While the region is currently in Stage 3 of the province’s reopening plan, the community is asked to visit www.niagararegion.ca/covid19 for the most current information.
Stage 3 also limits the size of gatherings to a maximum of 100 people outdoors and 50 people indoors, and only with enough space to physically distance. The only people anyone should be physically close to are the same 10 people who have committed to being in their same social circle.
Walter Sendzik, Mayor of St. Catharines, hopes that “while the world has changed and experiences look a bit different,” newcomers will safely discover what the City has to offer.
“From a world-class culinary scene, to arts and cultural experiences, to a vibrant and growing downtown, we have something for everyone,” says Sendzik. “While the pandemic has limited opportunities to enjoy world-class sports and entertainment facilities such as the FirstOntario Performing Arts Centre and Meridian Centre, staff at those facilities have been innovative as we continue with our recovery, including online programming, outdoor entertainment and more.”
Sendzik says he hopes to empower those in his community to be part of a more positive future.
“As we continue down the challenging path of recovery, consider what you can do to support our community and be a good neighbour,” he says. “The future holds many opportunities.

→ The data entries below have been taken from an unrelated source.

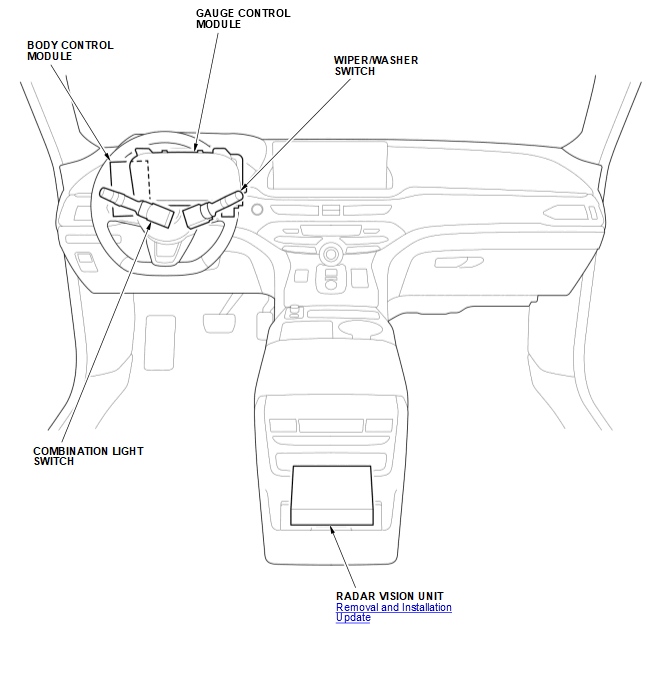 GAUGE CONTROL MODULE

BODY CONTROL MODULE

WIPER/WASHER SWITCH

COMBINATION LIGHT SWITCH

RADAR VISION UNIT
Removal and Installation
Update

Don’t let our current challenges hold you back. Pursue your dreams and unleash your potential.”
Terry Ugulini, Mayor for the City of Thorold, is also looking forward to welcoming the new and returning residents.
“Whether you are a returning student or new to the area, we look forward to the contributions Brock University students make to our City,” says Ugulini. “You will experience a friendly and inviting community, positioned to offer you and your classmates a fulfilling lifestyle during your stay.”
He added that the City of Thorold continues to prioritize the health and safety of the local community while supporting Brock students, and that working together is necessary to move forward.
“I ask all of you to practice sound judgement and patience during a time when we are all facing various obstacles and restrictions,” says Ugulini. “Remember — we are all in this together.”